Set problem: From the forum thread about pets below, extract the passage starting with "## 66921 (Feb" and going on through "(Apr 17, 2011)", copying it word for word.

##### Text

My rabbits have been a great success and I've always got demand for them with loving forever homes - Hopefully ill be able to make a huge dent in the sales of local PAH all on my own - MMMWWWAAAAAHHHHHHAAAAHHHHHHAAAAA

The snakes are great too, Flo my MBK is greatly missed after my kitten opened her viv and set her free, not much of a freedom though in UK climate  

Pips getting to be a big boy now as is Chap the temperamental rescue royal and my Kempton royal Cobe. His brother, who i had always intended to rehome after i got him feeding well has now gone to a friend of mine and took his first feed after only 10 days or so of being in his new home, so im very pleased 

Love you Matt, Love you Sal! Thanks for remembering me!:flrt:


----------



## 66921 (Feb 12, 2011)

Ahh the prodigal daughter returneth!!!

Glad to hear from you Ems, you and your Rabbits and chucks!


----------



## lovemysnakes (Apr 17, 2011)

MrC4FF said:


> Ahh the prodigal daughter returneth!!!
> 
> Glad to hear from you Ems, you and your Rabbits and chucks!


Ill have you know its, 

Chucks
Snakes
Cat
Dog
Rabbits
Mice

and soon DUCKS! Yay!!!! 

Im gonna have a farm and i LOOOOOVE IT!!

##########
##### Data provided

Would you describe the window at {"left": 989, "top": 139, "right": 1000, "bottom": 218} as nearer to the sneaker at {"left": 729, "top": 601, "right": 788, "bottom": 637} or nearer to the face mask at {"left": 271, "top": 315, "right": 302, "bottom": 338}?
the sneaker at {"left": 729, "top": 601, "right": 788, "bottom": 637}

##########

Finished answer:
## 66921 (Feb 12, 2011)

Ahh the prodigal daughter returneth!!!

Glad to hear from you Ems, you and your Rabbits and chucks!


----------



## lovemysnakes (Apr 17, 2011)